Thanks Doug that's a good shout using a jig with both hinge placements marked/templated up on it. I have seen special hinge drilling forester bits online which advertise a small brad point bit but still a risky purchase for this application.


----------



## gcusick (31 Jan 2022)

Rather than a bearing-guided router bit, use a standard plunge bit and a guide bush. If you use a 20mm diameter bit in a 30mm bush, your template will just need a 45mm diameter hole, and you should be able to rout out each hole in just 2 or 3 passes.


----------



## reck123 (31 Jan 2022)

gcusick said:


> Rather than a bearing-guided router bit, use a standard plunge bit and a guide bush. If you use a 20mm diameter bit in a 30mm bush, your template will just need a 45mm diameter hole, and you should be able to rout out each hole in just 2 or 3 passes.
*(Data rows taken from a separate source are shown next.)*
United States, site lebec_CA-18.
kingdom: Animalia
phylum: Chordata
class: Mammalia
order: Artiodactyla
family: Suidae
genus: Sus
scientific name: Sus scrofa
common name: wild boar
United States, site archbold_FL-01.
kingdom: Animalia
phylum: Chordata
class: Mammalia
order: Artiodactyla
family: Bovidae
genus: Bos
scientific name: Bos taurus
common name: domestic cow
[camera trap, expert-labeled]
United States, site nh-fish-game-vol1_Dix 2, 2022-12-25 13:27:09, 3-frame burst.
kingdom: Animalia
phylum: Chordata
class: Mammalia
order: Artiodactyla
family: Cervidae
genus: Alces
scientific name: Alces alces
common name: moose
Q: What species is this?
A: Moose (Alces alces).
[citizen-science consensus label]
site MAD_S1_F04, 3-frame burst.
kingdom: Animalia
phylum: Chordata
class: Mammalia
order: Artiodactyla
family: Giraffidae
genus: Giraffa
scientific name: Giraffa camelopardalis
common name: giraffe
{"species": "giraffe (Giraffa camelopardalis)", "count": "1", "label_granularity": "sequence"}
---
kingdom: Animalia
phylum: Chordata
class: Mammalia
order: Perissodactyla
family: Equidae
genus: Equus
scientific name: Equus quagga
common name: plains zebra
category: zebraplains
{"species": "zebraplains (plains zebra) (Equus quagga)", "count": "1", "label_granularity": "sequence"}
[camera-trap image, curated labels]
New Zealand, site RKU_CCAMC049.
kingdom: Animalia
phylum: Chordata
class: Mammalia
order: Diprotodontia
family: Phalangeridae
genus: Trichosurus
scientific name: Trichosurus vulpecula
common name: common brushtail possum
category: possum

That seems like a good way to go. I need to get in to the guide bushing game as soon as I get a bigger router, I only have a small makita multi base router which is limited when it comes to guide bushings


----------



## Spectric (31 Jan 2022)

reck123 said:


> That seems like a good way to go. I need to get in to the guide bushing game as soon as I get a bigger router,


You could easily do it with a 1/4 router which is lighter and can be more easy to handle. If you get guide bushes then don't forget to get a centring cone to ensure the bush is concentric to the cutter. I recently had to cut two recesses in wall paneling at 75mm diameter and 5 mm deep, my 1/4 Bosch router with guide bush and a home made template delivered a great job.


----------



## Distinterior (31 Jan 2022)

It may be a bit late now but for future reference,....You can get Blum soft close hinges suitable for thinner doors. They only require an 11.5mm deep hole.


----------



## reck123 (31 Jan 2022)

Distinterior said:


> It may be a bit late now but for future reference,....You can get Blum soft close hinges suitable for thinner doors. They only require an 11.5mm deep hole.


thanks for that tip . it can be a bit of a maze navigating blums products and specs :/


----------



## pgrbff (1 Feb 2022)

reck123 said:


> thanks for that tip . it can be a bit of a maze navigating blums products and specs :/


I agree. Iget dizzy/feel faint when looking at the catalogue.


----------